Das Genre der Sängerinnen und Sänger und Songschreiber
und Geschichtenerzähler erlebte eine Renaissance. Es ist wieder
sozial kompatibel, akustisch zu flennen und sein Leben auszubreiten.
Die Liveclubs sind voll und der fromme Wunsch für 2007 könnte
lauten: mehr davon.
Jarvis Cocker, der ehemalige Frontmann der Britpop-Band Pulp (Hit:
„Disco 2000“), sticht im Meer der Songschreiber in See
und präsentiert ein Soloalbum namens „Jarvis“.
Britisch geprägt, leicht Bowie-lastig und allseits in Melancholie
getaucht. Ein vielleicht zu bedächtiges Album, aber kurz vor
dem Fest des Herrn besinnt sich wohl auch Herr Cocker der gemächlichen
Kunst.
… And You Will Know Us By The Trail Of Dead beginnen mit
„So Divided“, ehrlich zu sein. Inhaltlich entflechten
sie einen Korb Lügen, den sie oder wir alle uns gegenseitig
auftischen. Musikalisch könnte das ein weiteres Konzeptalbum
der Postrocker sein, das sich weder scheut, Pianos zu benutzen,
noch, Rockgitarren zu verzerren. Die Songs fallen krud und oft tödlich
aus. Grundstimmung: verzweifeltes Moll. Wundersames wie rührendes
Album.
Verehrer der deutschen Avantgarde-Musikszene werden nun mit der
leicht pelzigen Zunge schnalzen, denn von La Düsseldorf gibt
es die Wiederveröffentlichung des vierten Albums „Mon
Amour“ zu feiern. Es handelt sich um das Kultalbum von Klaus
und Thomas Dinger sowie Hans Lampe, das nun klanglich auftoupiert
neu erscheint und vor bebendem Schmalz und rockendem Elektro nur
so tropft. Willkommen Nostalgie!
Allein schon, dass das Golden-Smog-Album „Another Fine Day“
auf dem Lost-Highway-Label erscheint, bürgt für einen
Blindkauf. Und dann die Musiker: Marc Perlman (Bass) und Gary Louris
(Gitarre) sind von den Jayhawks, Dan Murphy (Gitarre, Vocals) ist
von Soul Asylum, Grammy-Gewinner Jeff Tweedy (Gitarre, Vocals) ist
Frontmann bei Wilco und Kraig Jarret Johnson stammt von Run Westy
Run. Beste Voraussetzungen für 15 waghalsige Indierock-Songs,
deren Amplituden zwischen Folk, Country, Psychedelic, Britpop oder
Akustikrock schwanken. Schlicht großartig.

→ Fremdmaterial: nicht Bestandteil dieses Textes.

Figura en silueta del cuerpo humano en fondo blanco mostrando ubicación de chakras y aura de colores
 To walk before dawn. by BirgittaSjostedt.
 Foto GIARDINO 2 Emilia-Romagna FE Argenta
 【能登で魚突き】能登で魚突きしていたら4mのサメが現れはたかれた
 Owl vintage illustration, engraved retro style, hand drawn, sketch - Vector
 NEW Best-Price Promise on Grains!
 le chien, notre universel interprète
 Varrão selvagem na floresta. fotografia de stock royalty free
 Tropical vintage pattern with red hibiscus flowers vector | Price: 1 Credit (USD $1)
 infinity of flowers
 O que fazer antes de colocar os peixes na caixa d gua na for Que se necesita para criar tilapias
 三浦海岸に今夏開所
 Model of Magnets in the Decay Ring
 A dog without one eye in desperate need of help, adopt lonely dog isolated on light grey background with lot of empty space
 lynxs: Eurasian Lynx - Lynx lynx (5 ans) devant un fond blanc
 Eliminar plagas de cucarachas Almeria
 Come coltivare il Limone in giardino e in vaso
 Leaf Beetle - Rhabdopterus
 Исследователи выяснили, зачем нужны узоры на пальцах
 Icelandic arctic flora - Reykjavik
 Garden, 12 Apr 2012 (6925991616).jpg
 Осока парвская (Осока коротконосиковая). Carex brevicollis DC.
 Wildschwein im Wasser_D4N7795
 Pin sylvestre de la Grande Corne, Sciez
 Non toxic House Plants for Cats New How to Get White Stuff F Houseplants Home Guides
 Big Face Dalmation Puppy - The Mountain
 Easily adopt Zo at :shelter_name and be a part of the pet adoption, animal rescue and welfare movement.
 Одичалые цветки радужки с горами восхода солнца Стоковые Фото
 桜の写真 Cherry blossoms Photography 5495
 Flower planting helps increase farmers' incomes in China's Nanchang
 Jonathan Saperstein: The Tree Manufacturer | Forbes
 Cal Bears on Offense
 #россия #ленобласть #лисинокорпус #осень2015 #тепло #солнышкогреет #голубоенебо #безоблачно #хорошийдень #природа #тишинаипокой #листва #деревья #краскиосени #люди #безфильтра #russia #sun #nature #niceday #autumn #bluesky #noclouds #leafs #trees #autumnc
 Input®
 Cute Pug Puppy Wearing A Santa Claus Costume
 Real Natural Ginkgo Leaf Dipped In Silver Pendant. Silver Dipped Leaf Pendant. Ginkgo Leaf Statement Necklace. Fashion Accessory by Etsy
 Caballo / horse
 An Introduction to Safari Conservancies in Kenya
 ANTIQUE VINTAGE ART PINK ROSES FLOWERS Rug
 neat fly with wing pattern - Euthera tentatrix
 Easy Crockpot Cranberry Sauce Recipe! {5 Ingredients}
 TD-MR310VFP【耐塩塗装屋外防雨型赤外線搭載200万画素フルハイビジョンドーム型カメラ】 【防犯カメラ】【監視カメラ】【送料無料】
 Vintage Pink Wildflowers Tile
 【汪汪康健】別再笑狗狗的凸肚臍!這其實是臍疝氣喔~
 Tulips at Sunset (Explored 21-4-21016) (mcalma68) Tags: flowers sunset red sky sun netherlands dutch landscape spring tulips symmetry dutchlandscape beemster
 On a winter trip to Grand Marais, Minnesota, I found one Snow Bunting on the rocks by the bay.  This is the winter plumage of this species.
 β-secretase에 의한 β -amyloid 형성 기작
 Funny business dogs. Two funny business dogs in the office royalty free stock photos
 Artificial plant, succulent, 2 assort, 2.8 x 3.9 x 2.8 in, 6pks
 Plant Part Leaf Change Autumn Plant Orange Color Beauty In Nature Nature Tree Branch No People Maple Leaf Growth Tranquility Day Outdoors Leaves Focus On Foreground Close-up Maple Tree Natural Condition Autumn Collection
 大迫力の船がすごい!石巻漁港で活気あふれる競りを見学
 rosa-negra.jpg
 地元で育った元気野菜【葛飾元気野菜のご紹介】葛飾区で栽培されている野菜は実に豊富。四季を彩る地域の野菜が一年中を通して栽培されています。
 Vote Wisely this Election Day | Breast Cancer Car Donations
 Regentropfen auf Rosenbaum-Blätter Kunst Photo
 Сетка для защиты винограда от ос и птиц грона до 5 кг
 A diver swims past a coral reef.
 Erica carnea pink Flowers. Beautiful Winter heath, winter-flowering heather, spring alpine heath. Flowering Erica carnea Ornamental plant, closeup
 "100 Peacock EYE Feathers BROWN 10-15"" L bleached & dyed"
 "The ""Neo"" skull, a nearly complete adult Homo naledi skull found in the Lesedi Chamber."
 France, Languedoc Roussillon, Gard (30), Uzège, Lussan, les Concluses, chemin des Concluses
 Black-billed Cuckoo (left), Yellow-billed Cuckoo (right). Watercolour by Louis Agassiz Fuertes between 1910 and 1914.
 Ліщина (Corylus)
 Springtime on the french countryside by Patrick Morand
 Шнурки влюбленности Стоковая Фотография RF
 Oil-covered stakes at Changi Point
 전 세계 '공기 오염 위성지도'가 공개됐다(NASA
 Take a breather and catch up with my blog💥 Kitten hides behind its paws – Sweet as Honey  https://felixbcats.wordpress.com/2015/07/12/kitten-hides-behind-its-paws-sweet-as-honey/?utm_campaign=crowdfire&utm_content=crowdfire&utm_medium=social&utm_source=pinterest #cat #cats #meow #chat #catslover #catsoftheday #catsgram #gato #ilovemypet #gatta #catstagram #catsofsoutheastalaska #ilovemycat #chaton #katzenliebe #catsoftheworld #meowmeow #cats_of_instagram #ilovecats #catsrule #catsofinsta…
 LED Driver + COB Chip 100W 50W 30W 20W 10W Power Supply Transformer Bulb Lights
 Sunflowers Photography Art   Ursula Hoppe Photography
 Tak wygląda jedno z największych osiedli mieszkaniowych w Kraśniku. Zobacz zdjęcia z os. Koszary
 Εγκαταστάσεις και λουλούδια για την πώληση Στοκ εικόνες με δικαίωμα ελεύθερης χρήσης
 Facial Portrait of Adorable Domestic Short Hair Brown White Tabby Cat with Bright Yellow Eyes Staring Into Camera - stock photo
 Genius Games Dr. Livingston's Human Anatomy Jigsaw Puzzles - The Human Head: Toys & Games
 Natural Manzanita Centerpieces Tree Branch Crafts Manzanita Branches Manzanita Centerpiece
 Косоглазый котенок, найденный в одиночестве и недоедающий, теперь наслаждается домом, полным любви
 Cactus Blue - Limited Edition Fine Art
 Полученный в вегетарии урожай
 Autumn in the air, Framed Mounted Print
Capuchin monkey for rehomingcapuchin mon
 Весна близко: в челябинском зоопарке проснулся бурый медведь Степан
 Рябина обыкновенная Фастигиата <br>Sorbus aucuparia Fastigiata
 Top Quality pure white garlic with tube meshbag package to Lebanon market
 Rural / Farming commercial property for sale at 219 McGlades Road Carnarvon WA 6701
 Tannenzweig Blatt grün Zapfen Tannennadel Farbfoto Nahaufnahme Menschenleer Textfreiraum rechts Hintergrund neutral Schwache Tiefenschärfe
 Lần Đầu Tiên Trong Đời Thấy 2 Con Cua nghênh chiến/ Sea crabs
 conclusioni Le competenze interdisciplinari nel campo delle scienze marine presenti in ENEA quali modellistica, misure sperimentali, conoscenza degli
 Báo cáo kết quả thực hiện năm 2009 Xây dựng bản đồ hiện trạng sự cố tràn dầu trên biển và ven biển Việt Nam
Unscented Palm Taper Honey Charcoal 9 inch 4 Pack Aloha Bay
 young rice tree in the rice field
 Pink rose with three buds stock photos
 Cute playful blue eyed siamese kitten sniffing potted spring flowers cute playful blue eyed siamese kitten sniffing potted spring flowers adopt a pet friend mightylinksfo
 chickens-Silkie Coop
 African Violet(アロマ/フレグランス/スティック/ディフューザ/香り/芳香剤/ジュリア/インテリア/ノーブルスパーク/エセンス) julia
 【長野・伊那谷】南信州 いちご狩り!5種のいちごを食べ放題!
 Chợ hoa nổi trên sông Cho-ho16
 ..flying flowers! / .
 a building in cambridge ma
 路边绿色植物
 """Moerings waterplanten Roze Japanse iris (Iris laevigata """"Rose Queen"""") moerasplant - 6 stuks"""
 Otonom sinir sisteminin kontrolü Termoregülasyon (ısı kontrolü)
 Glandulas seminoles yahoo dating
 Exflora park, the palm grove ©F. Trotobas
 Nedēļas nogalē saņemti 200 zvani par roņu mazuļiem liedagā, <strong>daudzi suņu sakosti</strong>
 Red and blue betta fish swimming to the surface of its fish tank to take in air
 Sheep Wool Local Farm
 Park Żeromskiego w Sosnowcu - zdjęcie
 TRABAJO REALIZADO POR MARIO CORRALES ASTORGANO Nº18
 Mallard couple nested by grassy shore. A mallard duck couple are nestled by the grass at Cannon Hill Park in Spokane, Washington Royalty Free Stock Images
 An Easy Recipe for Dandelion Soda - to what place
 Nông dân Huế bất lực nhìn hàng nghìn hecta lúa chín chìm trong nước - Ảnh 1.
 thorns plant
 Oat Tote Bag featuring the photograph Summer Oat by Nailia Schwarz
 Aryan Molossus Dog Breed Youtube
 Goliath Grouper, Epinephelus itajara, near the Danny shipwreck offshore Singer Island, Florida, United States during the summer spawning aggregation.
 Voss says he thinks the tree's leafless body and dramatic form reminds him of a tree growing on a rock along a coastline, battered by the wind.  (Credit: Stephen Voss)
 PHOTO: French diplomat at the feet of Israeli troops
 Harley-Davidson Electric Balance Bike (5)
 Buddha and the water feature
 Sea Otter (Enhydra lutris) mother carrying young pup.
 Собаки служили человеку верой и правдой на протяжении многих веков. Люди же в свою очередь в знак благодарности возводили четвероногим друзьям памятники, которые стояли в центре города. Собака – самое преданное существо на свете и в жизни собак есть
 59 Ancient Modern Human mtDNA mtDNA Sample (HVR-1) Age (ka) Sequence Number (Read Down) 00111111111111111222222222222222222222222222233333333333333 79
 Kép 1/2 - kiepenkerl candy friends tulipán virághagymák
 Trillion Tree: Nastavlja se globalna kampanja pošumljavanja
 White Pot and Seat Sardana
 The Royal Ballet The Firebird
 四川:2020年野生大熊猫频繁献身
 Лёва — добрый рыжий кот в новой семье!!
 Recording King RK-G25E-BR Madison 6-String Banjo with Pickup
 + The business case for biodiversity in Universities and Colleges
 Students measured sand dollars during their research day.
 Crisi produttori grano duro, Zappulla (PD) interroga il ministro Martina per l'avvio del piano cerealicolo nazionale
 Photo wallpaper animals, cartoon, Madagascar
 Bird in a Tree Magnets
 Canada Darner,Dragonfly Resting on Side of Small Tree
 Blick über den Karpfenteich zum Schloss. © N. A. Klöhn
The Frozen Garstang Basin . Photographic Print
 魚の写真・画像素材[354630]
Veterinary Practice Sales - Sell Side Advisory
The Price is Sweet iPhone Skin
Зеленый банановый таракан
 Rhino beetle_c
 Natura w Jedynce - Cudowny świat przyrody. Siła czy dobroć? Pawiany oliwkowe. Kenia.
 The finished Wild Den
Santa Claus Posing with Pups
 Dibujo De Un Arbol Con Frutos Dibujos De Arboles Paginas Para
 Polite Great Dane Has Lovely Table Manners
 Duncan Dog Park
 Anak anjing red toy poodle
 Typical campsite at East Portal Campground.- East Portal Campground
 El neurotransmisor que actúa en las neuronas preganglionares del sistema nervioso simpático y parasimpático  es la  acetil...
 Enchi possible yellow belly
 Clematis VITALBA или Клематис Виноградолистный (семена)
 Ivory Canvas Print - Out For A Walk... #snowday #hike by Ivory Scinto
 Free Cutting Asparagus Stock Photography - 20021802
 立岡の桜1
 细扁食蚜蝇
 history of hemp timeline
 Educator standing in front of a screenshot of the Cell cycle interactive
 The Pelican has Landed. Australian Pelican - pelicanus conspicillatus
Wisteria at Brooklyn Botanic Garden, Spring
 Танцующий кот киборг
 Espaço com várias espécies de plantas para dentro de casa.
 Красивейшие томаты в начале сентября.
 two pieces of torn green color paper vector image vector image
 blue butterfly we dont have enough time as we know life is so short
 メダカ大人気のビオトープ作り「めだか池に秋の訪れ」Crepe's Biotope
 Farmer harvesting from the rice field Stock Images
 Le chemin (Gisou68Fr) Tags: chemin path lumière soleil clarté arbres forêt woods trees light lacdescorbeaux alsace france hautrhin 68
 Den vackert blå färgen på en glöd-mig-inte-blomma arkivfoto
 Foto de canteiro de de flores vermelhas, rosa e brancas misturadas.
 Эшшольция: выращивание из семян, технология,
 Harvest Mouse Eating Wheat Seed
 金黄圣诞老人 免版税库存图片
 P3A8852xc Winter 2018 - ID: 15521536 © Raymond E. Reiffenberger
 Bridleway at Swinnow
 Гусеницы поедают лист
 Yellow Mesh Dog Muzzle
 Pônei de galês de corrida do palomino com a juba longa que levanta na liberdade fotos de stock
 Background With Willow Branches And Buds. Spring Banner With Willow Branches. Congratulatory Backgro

Bei David Coverdale’s Whitesnake läuft prinzipiell gar
nichts mehr. Best-of-Alben und Liveplatten reihen sich endlos aneinander.
So auch das nächste Livedokument „Live ... in the shadow
of the blues“. Zwar wie immer überzeugend, weil live
dermaßen perfekt gespielt und arrangiert, aber langsam wird
es eben zu viel. Zwar gibt es vier neue Nummern zu hören, deren
Aussagekraft reicht aber leider nicht ganz an die alten Gassenhauer
heran. Angeblich kommt nächstes Jahr ein Studioalbum. Derweilen
gähnen wir mal kräftig.
In der Heimat Kanada ist Sam Roberts durchaus ein Begriff, führte
er doch mit „Chemical City“ die Charts an. Und das mit
einer ganz und gar ungängigen Musik: Psychedelische Klänge,
Folkgitarren, Rockposen und endlose Songwriter-Landschaften zeichnen
für ein Album verantwortlich, dass die Traurigkeit und Schwere
des Winters auf Anhieb definiert und dezent umschreibt. Je nach
Sichtweise. Ziemlich sehr gut.
The Fratellis aus Glasgow passen punktgenau in die aktuelle Zeitrechnung
der Popindustrie. „Costello Music“ ist ein Sammelbecken
aus Popfetzen, Schrammelgitarren und Glitzerkugeln. Irgendwie charmant,
wenn auch nicht sonderlich originell. Klar, dass die britische Presse
The Fratellis überschwänglich lobt, denn dafür halten
die dann auch die Wurzeln und Ursprünge britischer Popmusik
in allen Ehren.
Leider fast nichts Neues von Pave-ment. Nur ein zu Recht neu aufgelegtes
Album als Sonderedition: „Wowee Zowee“ (erschienen 1995),
Untertitel „Sordid Sentinels Edition“. Das wahrscheinlich
alternativste Album, das dieses Genre je gesehen hat. Pavement-Kopf
Stephen Malkmus präsentierte sich in Hochform, die Songs wurden
bitter, süß und schaumig vorgetragen. Angereicht wird
das Spezialalbum mit unveröffentlichten Stücken, B-Seiten,
Studio-Experimenten, Radiosessions und Alternativversionen. Klarer
Weihnachtsbaumfall. Die Prog-Ritter Spock‘s Beard verpassen
sich nach Neal Morses Abgang ein frisches Gesicht. Zwar nicht das
erste Album ohne den Kopf der Band, doch das erste mit neuem Profil.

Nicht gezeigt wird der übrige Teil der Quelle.